The economic life (charred cereals and animal remains) is well documented, as well as trade and exchange (stone tools and items of adornment). The evidence of domestic life, found in the various layers, suggests that this was a defensive habitat occupied by an elite social group which did not itself produce everything that was consumed – as evinced by the absence of silos. The presence of human bones in the lowest layers of the ditch where they are mixed with abundant wildlife remains, and in the campaniform level, where they are associated with precious stone jewelery, posits the question of ritual or ceremonial activities on the site, particularly considering the existence of human remains within the enclosure. The magnitude of the effort required to build this enclosure and its tall buildings is not commensurate with what we see in the many small contemporaneous habitats that have been identified in the region. Enclosures of this type occurring along the Aude valley corridor every 5 to 7 km, indicate that there was a social hierarchy – which is also reflected in the types of burials of this period : modest graves, in conjunction with large megalithic monuments.
Simulation et modélisation architecturale et paysagère. Restitution d’habitat néolithiques.
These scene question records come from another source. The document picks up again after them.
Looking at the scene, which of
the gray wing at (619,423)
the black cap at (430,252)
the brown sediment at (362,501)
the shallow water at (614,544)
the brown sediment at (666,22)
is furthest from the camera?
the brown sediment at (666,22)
Patrick Pérez et Frédéric Lesueur, Restitution du site du Mourral, in Jean Vaquer, « Le Mourral, (Trèbes, Aude) ; une enceinte annulaire du néolithique final », revue CNRS Info, été 2000, n° spécial Recherche et archéologies préventives.
Vaquer J. – Le Mourral, Trèbes (Aude), a fortified languedocian late neolithic site, reoccupied by Bell Beakers. In: The Bell Beakers « phenomenon», M. Benz and S. van Willigen ed, Actes du séminaire Das Clockenbecherphänomen, Freiburg 1997.
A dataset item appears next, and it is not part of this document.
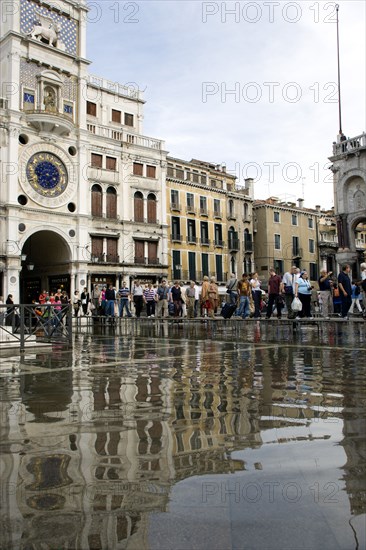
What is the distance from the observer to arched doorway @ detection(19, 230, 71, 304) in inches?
1484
Nothing remains, eleven years on. The quarry has scraped the hilltop clear of all traces of this singular structure. I went there anyway – knowing there would be nothing to see but wanting simply to be there.
But I did not come away disappointed: nearby I saw this unmistakeable object – the base of a Greek or Roman amphora. And scattered around were further ceramic pieces.
I have carefully photographed the exact location, and noted their positions. I must now ask for some expert advice.
Most amphorae were produced with a pointed base to allow them to be stored in an upright position by being partly embedded in wet sand or soft ground. Being partly porous they would ‘wick’ moisture upwards, where it would evaporate and thus keep the contents cool. We have a modern terracotta wine-bottle cooler that works like this.
Amphorae varied greatly in height. The largest could stand as much as 1.5 m (5 ft) high, while some were under 30 cm (12 inches) high. Most were around 45 cm (18 inches) high. There was a significant degree of standardisation in some variants; the wine amphora held a standard measure of about 39 litres (41 quarts).
From the thickness of its body, the size of its base and its construction – the one I found could be one of the older and bigger ones.